A federal grand jury in Baltimore has indicted 31 people on drug-trafficking charges, officials announced yesterday, alleging a sophisticated and unusual operation in which illegal profits were laundered by purchasing life insurance policies for drug users and others, without their knowledge.
Authorities allege that Paulette Martin, 57, of Takoma Park and Richard Gunn, 52, an insurance agent in Burtonsville, acquired at least 17 life insurance policies over almost a decade.
"Some of those individuals did die sudden and violent deaths," said a law enforcement official familiar with the case who spoke on condition on anonymity because the information is considered sensitive. "The investigation into the circumstances surrounding those deaths continues."
Payments from the policies taken out for those who have since died generated hundreds of thousands of dollars, the official said. Proceeds were collected as recently as March. The defendants were not charged in connection with the deaths. The indictment alleges drug offenses and mail and wire fraud.
"This is sort of a novel and potentially cutting-edge form of identity theft," said Evan Hendricks, editor of Privacy Times, a Washington newsletter. "This is definitely a new spin, and it's quite a scary one, actually, in the sense that you start stealing people's identities and it only pays off when they die. That builds in all the wrong incentives."
The investigation began in October 2002, and the first arrests came last month. More followed this month, when search warrants were executed in Maryland, Washington and New York. Two of the defendants remain at large and are considered fugitives.
Martin, like most of the other defendants, is in the custody of U.S. marshals, a spokeswoman for Maryland U.S. Attorney Thomas M. DiBiagio said. Martin has appeared in court but has not yet entered a plea, the spokeswoman said.
The spokeswoman did not know Gunn's status, and it could not be determined late yesterday. A woman who answered the phone at Gunn's residence said he was not available and declined to comment further or identify his attorney.
DiBiagio's office said the defendants allegedly distributed multiple kilograms of cocaine, crack cocaine and heroin and became a "major drug source" in the Baltimore-Washington area. Agents seized more than $1 million in the searches this month, as well as eight handguns and "large quantities" of cocaine and heroin, DiBiagio's office said.
But, officials and experts said, the enterprise is notable less for the scale of the drug operation than for the alleged effort to launder proceeds through a form of identity theft.
Dean Boyd, a spokesman with U.S. Immigration and Customs Enforcement, said the alleged money-laundering aspect of the enterprise has few precedents. It is reminiscent, he said, of a practice by Colombian drug cartels, which in the 1990s purchased life insurance policies in Europe and other places, designating cartel associates as beneficiaries. Law enforcement agents believe the cartels laundered $80 million worth of drug proceeds through such policies.

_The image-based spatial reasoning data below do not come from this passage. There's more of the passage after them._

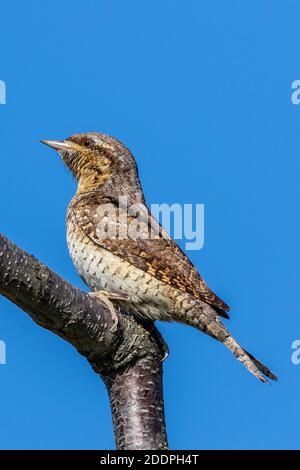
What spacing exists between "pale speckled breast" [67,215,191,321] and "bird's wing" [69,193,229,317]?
5 centimetres

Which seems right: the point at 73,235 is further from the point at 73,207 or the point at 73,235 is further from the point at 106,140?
the point at 106,140

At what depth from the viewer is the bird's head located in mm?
7023

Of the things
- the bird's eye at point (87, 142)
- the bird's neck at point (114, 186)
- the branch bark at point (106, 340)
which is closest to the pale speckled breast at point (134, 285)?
the branch bark at point (106, 340)

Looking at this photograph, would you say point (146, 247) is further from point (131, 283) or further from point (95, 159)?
point (95, 159)

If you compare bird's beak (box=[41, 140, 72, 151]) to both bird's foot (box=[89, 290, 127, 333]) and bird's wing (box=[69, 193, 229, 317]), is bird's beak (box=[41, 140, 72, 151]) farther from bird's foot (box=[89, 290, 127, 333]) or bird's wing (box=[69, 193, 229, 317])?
bird's foot (box=[89, 290, 127, 333])

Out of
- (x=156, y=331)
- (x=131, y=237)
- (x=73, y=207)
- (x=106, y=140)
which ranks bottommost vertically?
(x=156, y=331)

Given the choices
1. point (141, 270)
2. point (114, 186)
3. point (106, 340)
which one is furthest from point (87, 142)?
point (106, 340)

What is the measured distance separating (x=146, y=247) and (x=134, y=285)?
33cm

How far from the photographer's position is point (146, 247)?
603cm

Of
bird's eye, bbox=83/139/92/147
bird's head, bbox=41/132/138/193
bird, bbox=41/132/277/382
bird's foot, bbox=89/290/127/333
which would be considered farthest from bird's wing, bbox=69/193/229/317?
bird's eye, bbox=83/139/92/147

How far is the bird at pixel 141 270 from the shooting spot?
5773 millimetres
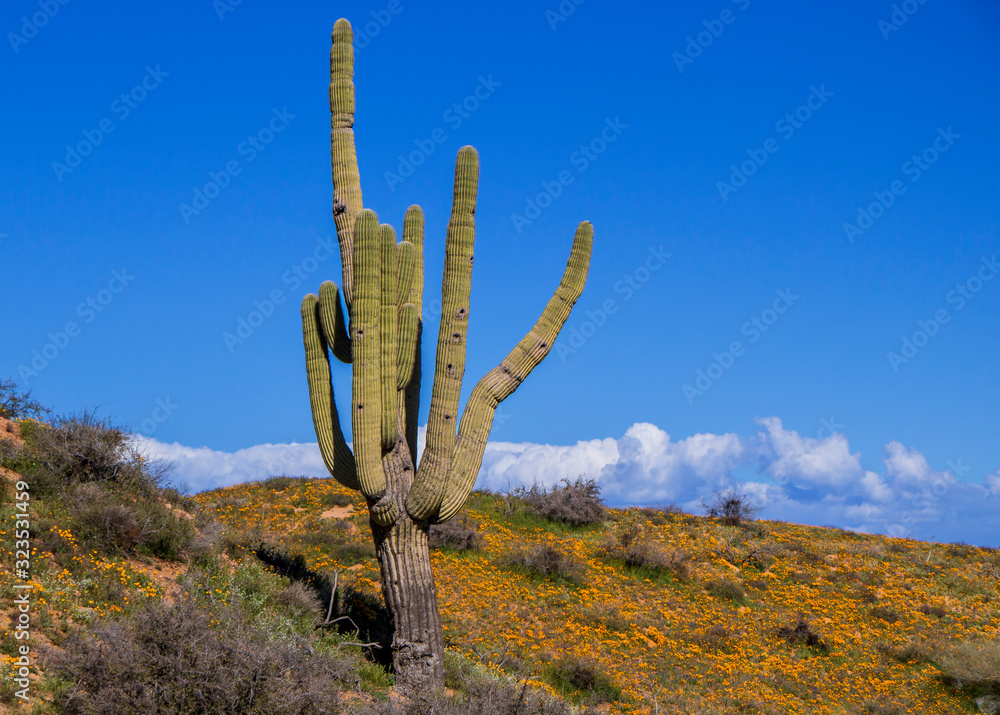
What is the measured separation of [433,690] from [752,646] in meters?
7.07

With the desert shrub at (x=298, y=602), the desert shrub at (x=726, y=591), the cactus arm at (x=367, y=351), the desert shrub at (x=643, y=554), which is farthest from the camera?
the desert shrub at (x=643, y=554)

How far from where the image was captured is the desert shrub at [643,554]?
16.2 metres

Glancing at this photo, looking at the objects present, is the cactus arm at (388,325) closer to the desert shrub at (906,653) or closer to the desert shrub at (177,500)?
the desert shrub at (177,500)

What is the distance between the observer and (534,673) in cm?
1125

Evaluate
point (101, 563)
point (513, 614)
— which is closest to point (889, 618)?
point (513, 614)

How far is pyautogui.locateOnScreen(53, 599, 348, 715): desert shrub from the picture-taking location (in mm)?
6836

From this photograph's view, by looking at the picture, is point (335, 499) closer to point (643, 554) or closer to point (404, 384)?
point (643, 554)

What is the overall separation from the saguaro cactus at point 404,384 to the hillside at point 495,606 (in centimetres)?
110

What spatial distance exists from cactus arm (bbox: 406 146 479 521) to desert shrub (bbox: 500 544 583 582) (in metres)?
5.76

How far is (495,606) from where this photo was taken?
1350 cm

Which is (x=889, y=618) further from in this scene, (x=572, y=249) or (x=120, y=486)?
(x=120, y=486)

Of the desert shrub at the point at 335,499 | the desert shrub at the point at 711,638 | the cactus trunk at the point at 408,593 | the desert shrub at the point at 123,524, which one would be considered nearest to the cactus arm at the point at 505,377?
the cactus trunk at the point at 408,593

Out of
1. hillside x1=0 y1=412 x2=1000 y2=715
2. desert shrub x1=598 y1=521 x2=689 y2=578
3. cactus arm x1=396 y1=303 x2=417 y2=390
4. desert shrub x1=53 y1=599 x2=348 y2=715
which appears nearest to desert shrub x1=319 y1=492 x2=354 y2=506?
hillside x1=0 y1=412 x2=1000 y2=715

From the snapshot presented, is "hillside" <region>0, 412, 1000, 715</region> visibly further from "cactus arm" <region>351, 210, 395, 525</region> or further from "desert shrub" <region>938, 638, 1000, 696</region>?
"cactus arm" <region>351, 210, 395, 525</region>
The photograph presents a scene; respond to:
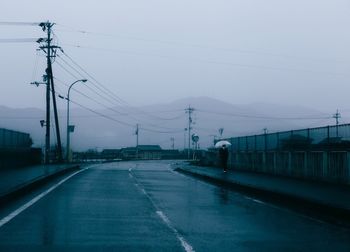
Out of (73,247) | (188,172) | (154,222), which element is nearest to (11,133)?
(188,172)

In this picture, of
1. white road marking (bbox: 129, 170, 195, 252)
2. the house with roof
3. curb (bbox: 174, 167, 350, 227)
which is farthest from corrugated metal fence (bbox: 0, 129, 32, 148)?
the house with roof

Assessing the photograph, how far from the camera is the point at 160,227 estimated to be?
1160cm

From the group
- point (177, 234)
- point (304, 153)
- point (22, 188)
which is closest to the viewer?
point (177, 234)

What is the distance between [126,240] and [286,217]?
5444 millimetres

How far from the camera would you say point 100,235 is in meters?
10.3

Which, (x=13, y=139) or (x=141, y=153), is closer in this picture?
(x=13, y=139)

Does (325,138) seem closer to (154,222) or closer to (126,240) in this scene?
(154,222)

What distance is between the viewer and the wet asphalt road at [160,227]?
9445 millimetres

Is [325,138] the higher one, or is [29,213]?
[325,138]

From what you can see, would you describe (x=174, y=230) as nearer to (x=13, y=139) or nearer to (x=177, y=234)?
(x=177, y=234)

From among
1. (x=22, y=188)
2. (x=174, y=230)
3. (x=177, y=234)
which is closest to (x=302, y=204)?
(x=174, y=230)

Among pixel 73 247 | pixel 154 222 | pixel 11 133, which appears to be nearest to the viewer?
pixel 73 247

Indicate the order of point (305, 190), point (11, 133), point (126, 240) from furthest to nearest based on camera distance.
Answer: point (11, 133), point (305, 190), point (126, 240)

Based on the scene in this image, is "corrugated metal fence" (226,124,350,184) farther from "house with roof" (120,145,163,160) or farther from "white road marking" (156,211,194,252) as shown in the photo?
"house with roof" (120,145,163,160)
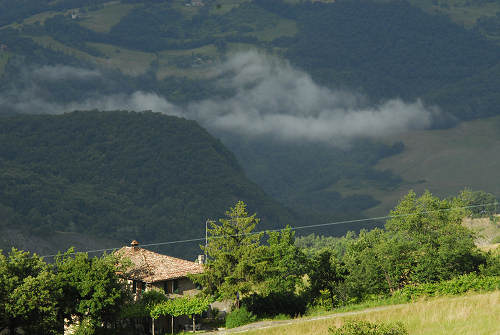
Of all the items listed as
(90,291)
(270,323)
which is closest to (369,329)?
(270,323)

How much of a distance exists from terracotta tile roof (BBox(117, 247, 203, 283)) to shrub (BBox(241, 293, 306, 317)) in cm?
866

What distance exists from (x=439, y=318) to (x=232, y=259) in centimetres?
2657

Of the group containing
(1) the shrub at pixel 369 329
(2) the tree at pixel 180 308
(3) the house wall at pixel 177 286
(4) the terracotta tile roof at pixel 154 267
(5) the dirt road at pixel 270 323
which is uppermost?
(4) the terracotta tile roof at pixel 154 267

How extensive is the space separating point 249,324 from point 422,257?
24185 millimetres

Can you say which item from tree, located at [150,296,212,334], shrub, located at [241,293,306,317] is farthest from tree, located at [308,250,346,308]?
tree, located at [150,296,212,334]

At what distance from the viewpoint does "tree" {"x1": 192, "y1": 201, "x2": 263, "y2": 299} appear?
68688 millimetres

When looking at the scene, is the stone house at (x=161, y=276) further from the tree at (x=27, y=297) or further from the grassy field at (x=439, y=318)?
the grassy field at (x=439, y=318)

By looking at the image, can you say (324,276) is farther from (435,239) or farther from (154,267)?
(154,267)

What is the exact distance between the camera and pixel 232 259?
70.2m

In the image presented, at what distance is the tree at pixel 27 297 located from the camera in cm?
5841

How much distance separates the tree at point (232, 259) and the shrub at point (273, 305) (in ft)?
10.2

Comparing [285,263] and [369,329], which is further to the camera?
[285,263]

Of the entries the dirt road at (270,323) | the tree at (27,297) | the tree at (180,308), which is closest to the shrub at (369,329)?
the dirt road at (270,323)

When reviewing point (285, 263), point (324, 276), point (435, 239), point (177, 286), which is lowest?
point (324, 276)
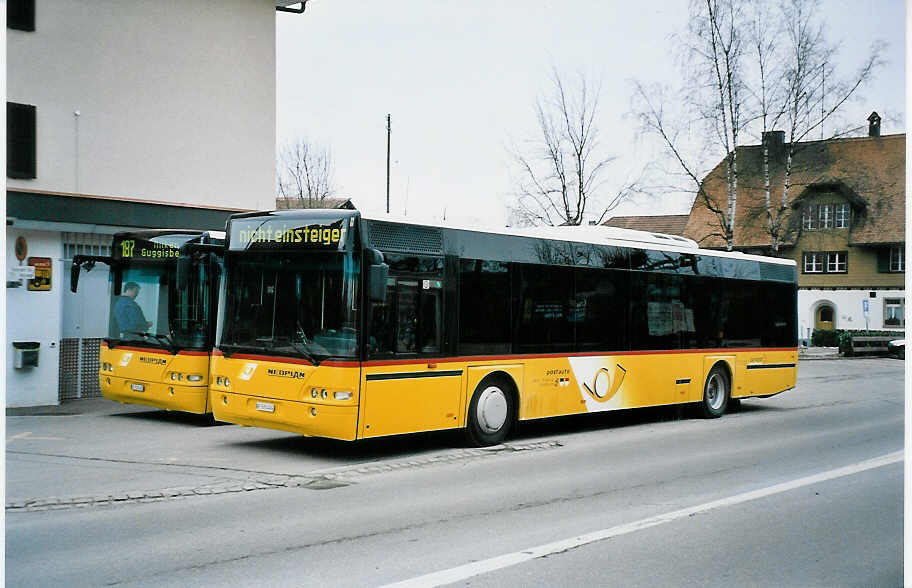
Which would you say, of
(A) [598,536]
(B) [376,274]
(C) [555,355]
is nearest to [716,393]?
(C) [555,355]

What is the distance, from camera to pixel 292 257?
1129cm

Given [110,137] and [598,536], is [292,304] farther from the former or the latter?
[110,137]

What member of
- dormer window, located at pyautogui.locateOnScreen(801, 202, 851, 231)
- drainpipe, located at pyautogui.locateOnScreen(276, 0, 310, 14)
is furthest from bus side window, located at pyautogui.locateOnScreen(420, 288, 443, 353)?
dormer window, located at pyautogui.locateOnScreen(801, 202, 851, 231)

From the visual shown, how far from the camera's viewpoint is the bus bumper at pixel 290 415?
1073 centimetres

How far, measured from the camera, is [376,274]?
419 inches

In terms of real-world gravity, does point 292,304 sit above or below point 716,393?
above

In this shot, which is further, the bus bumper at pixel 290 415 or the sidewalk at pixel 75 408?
the sidewalk at pixel 75 408

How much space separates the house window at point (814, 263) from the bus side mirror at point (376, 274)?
5291 centimetres

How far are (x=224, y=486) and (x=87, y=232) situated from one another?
1000 cm

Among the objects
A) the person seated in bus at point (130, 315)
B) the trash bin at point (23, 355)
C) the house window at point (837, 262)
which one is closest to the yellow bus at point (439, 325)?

In those instances, however, the policies were cashed out after short periods of time, before the deaths of the people for whom they were taken out. Liquidating a policy in that way came with financial penalties, but cartel associates received funds that appeared to be legitimate insurance or investment proceeds.
By contrast, the policies described in the indictment announced yesterday paid when the people for whom they were taken out died.